A reporter who tried to give evidence to police about the 1974 Guildford pub bombings was “threatened” by officers, his father has told a coroner.

Charles King, whose son Rob, then 20, was among the first on the scene, has provided a statement to the coroner for a pre-inquest review later this year.

He said his son was held by police after he raised concerns about an alibi for one of the wrongly jailed Guildford Four and apparent police inaccuracies. Rob King died in 2000 at the age of 46.

Two IRA bombs went off in Guildford pubs on 5 October 1974, killing five and injuring 65.

The Guildford Four – Gerry Conlon, Paul Hill, Patrick Armstrong and Carole Richardson – served 15 years before their release in what was seen as one of the worst miscarriages of justice in British legal history.

 

A pre-inquest review is to be held following a submission by KRW Law to Surrey coroner Richard Travers, which was made after the BBC obtained papers about the case.
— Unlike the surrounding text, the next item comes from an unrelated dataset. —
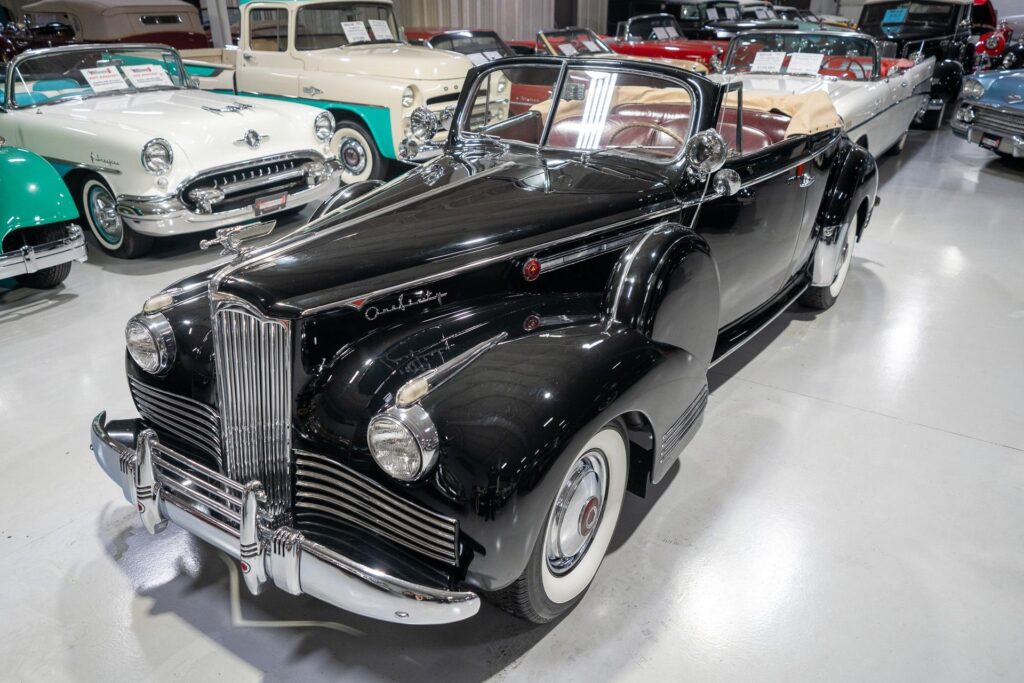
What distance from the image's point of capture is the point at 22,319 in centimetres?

In his statement to the coroner, Mr King said his son went to Guildford police station during the original trial in the 1970s and raised two concerns with officers.

They were:

He had information supporting the alibi of Ms Richardson who said she had been “up North” at the time (KRW Law understand his reference to “up North” to mean north London). He insisted the first bomb went off at 20:30 – contradicting the time given by police of 20:50. Both points were referred to in a controversial five-year-long inquiry by Sir John May which ran from 1989, after the Guildford Four’s convictions were quashed.

Sir John noted the timing of the first bomb had been reported inaccurately in the trial and at a 1977 appeal, but he backed the police account and recorded the inaccurate time as 20:30 and the correct time as 20:50.
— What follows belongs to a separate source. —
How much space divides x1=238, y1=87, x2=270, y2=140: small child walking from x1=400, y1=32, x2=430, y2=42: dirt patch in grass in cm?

However, Sir John went against officers when he looked at how police dealt with the witness for Ms Richardson. He wrote: “Surrey’s approach was to seek to destroy her alibi rather than to investigate it with a truly open mind.” Rob King’s concerns were reported in the Surrey Advertiser after the Guildford Four were released in 1989.

In a letter to the editor, he said he saw the apparently inaccurate timings as a “trivial quibble” that would not have affected the outcome of the case, but did show police errors. BBC news broadcasts and Press Association wires from the time are no longer available, but in October 1974 The Times reported the first explosion as just before 21:00.
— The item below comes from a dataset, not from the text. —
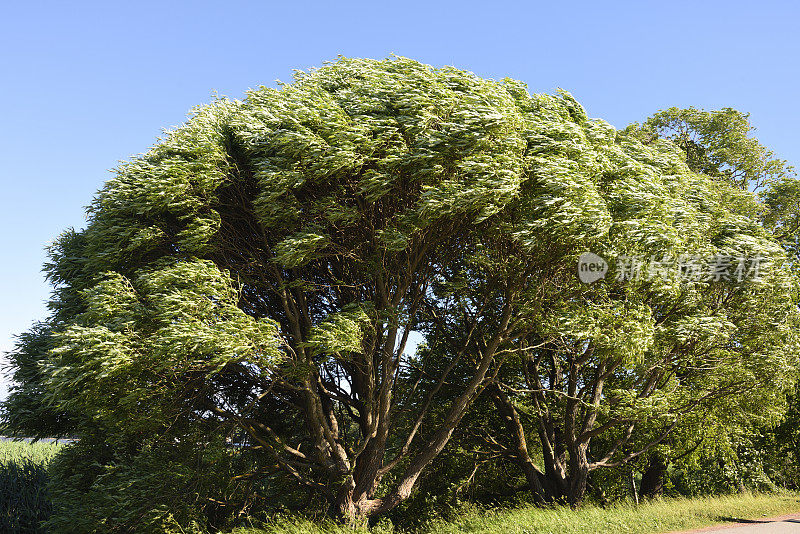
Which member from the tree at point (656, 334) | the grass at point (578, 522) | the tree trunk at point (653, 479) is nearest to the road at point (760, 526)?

However, Charles King believes his son had already filed a report on the first bomb to the news wires by 20:50, adding that his son’s concerns “there was something wrong” persisted for years and he felt his son had been “silenced”.

He said his son – a Surrey Advertiser reporter who later worked for the Press Association, The Sun and The Daily Star – had been trained to report accurately and had tried to give the police information, but was “threatened” with detention. “He was definitely silenced, really threatened,” Mr King said. “They wouldn’t let him go. He said he wanted to go. He wasn’t just threatened with detention. “He wasn’t arrested, but he was kept in the station until he agreed not to divulge anything.”

Mr King said his son was pressed on where he got the information from but refused to reveal his sources.

In response to Mr King’s claims, a Surrey Police spokeswoman said “through the evidence we have reviewed both at the time and in more recent years, we believe the incident happened at approximately 20:50”. She said calls were not recorded by Surrey Police in 1974 and it would not be appropriate to release a copy of notes taken at the time while a hearing was pending.

Surrey Police await decisions by the coroner and could not comment further, she added.

Carole Richardson’s family and lawyers declined to comment.